We were only about four doors down from the Gambler’s room, so I stopped. “What’s the Gambler’s deal, anyhow?”

Bobby stopped, too, but reluctantly. He looked at me and looked at the Gambler’s door, as though he couldn’t believe I was in one place and not the other. “What do you mean?”

“I mean, he works for this company Educational Advantage Media, right? But they’re not part of Champion Encyclopedias. How does all of this work?”

“There’s no time for a civics lesson, Lemmy. The boss man is waiting.”

“Come on,” I said, trying to sound relaxed. “I just want to know how all of this works.”

“You want to know now ?” But he must have decided it would be more expedient to answer than argue, so he pursed his lips and emptied his lungs. “Educational Advantage Media contracts with Champion, okay? They contract for various cities and their surrounding areas, and in Florida, they contract for Fort Lauderdale, Miami, Tampa, Jacksonville, and Gainesville. That’s why we go to those places over and over again.”

“Who owns Educational Advantage Media? The Gambler?”

Bobby shook his head. “No, but he’s high up, maybe even the number two guy. The boss is a guy named Gunn, who I’ve never met. The Gambler talks to him all the time, and he’s been out to visit us on the road a few times, but he never bothers to meet with us little people.”

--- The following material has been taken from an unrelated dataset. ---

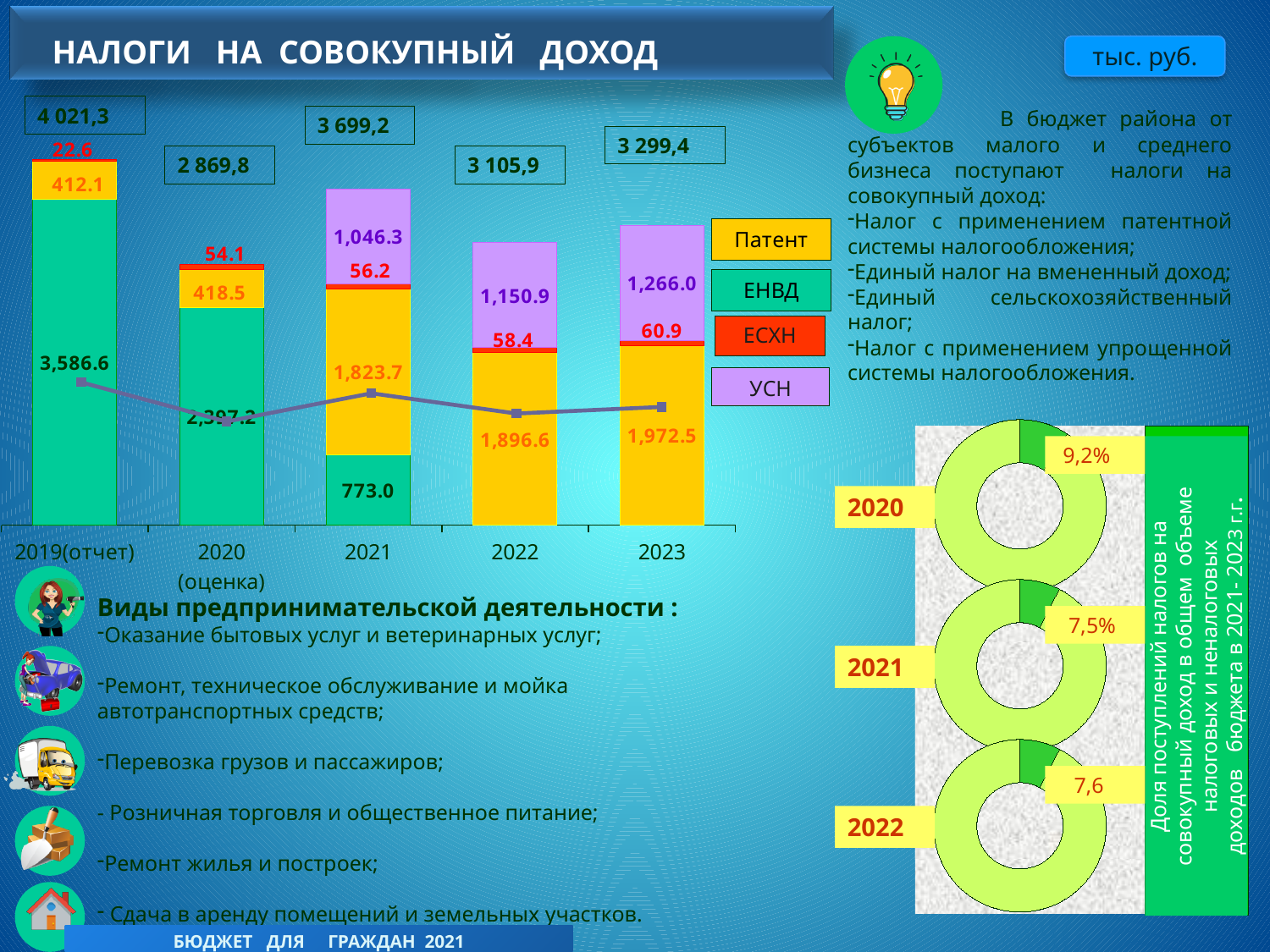
In the main bar chart, what is the value of УСН for 2023? 1,266.0 In the main bar chart, what is the value of Патент for 2021? 1,823.7 In the main bar chart, which year has the lowest total? 2020 In the main bar chart, which year has the highest total? 2019(отчет) In the donut charts on the right, what share is shown for 2020? 9,2% What kind of chart is the main chart on the left of the slide? bar chart In the main bar chart, does ЕСХН rise or fall from 2019 to 2023? rises In the main bar chart, what is the total shown above the bar for 2022? 3 105,9 In the main bar chart, how many years are shown on the x axis? 5 In the main bar chart, what is the difference between the Патент values for 2023 and 2022? 75.9 In the main bar chart, how many series does the legend list? 4 In the main bar chart, what is the value of ЕНВД for 2019(отчет)? 3,586.6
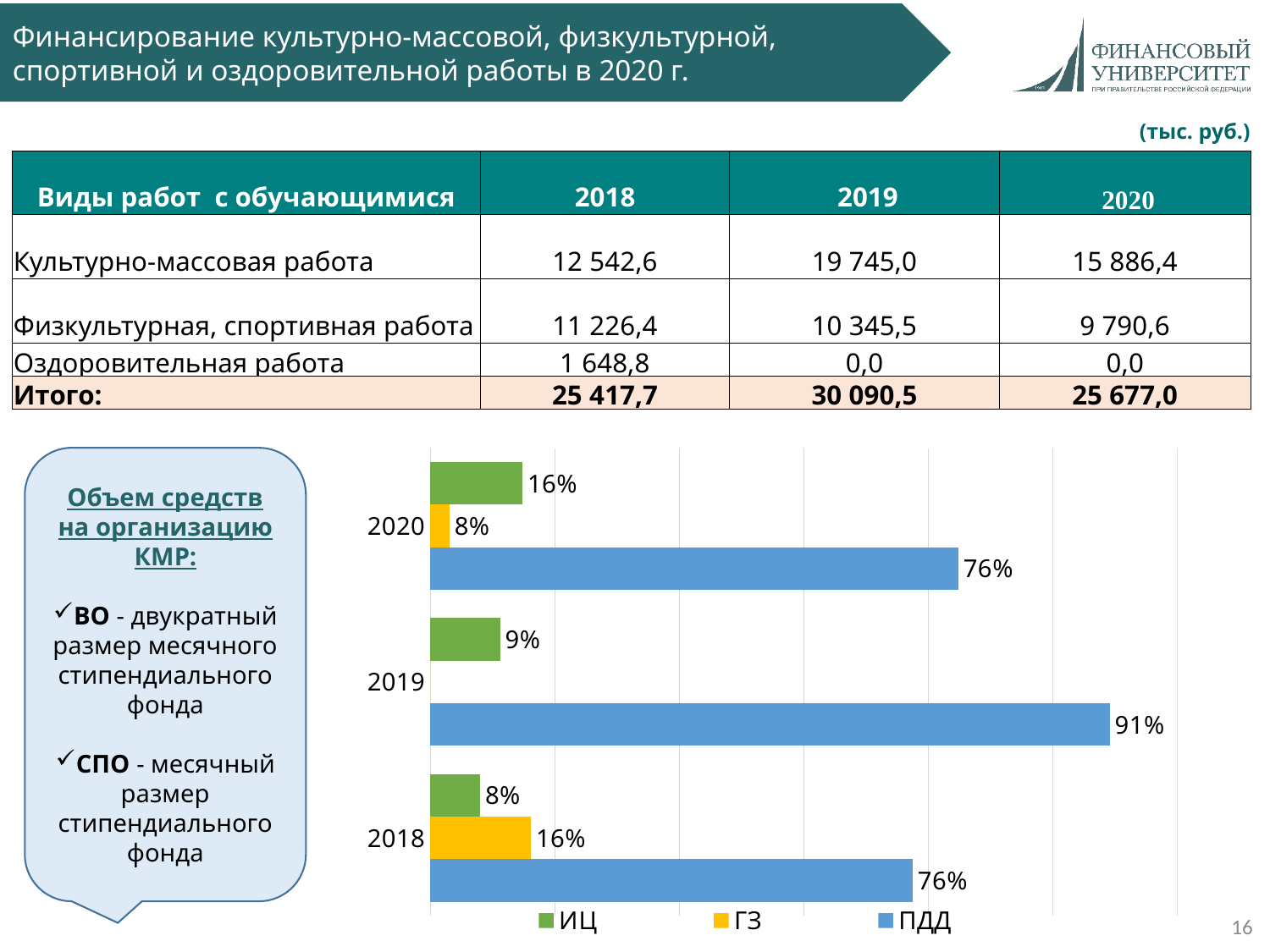
What is the difference between the ПДД value for 2019 and the ПДД value for 2020? 15% In which year is the ИЦ value lowest in the chart? 2018 How many year categories are shown on the chart? 3 What type of chart is shown on the slide? bar chart How many series does the chart legend list? 3 In which year is the ПДД value highest in the chart? 2019 What is the value of ГЗ for 2018 in the chart? 16% What is the value of ИЦ for 2019 in the chart? 9% Which is larger in the chart: ГЗ for 2018 or ГЗ for 2020? ГЗ for 2018 What is the value of ИЦ for 2020 in the chart? 16% Which series in the chart is shown in blue? ПДД What is the value of ПДД for 2019 in the chart? 91%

“So is this guy, you know, okay?”

Bobby shrugged. “Probably. I guess. I’ll tell you one thing, though.” He looked around conspiratorially. “He’s got this woman who works for him. She’s kind of hot, and she always wears a bikini top, but she’s got this nasty scar down her side, like she was in a motorcycle wipe-out or something. It’s really pretty ugly, but she loves to show it off. I don’t want to judge someone for being unfortunate or anything, but ouch. Don’t show the world. You know?”

I said I knew, though I didn’t know at all.

“Okay, enough piddling.” Bobby clapped his hands together with cheerful finality. “Let’s go see the boss.”

***

The Gambler sat at the peeling particleboard desk in his room, looking over some credit apps. He wore greenish-tinted chinos, a white oxford with no tie, and brown loafers. He had perched on his nose a pair of glasses that made him look like a nineteenth-century accounting clerk, an effect only increased by his hair, straight and thick and just a tad long. All he needed was a high collar and some muttonchops.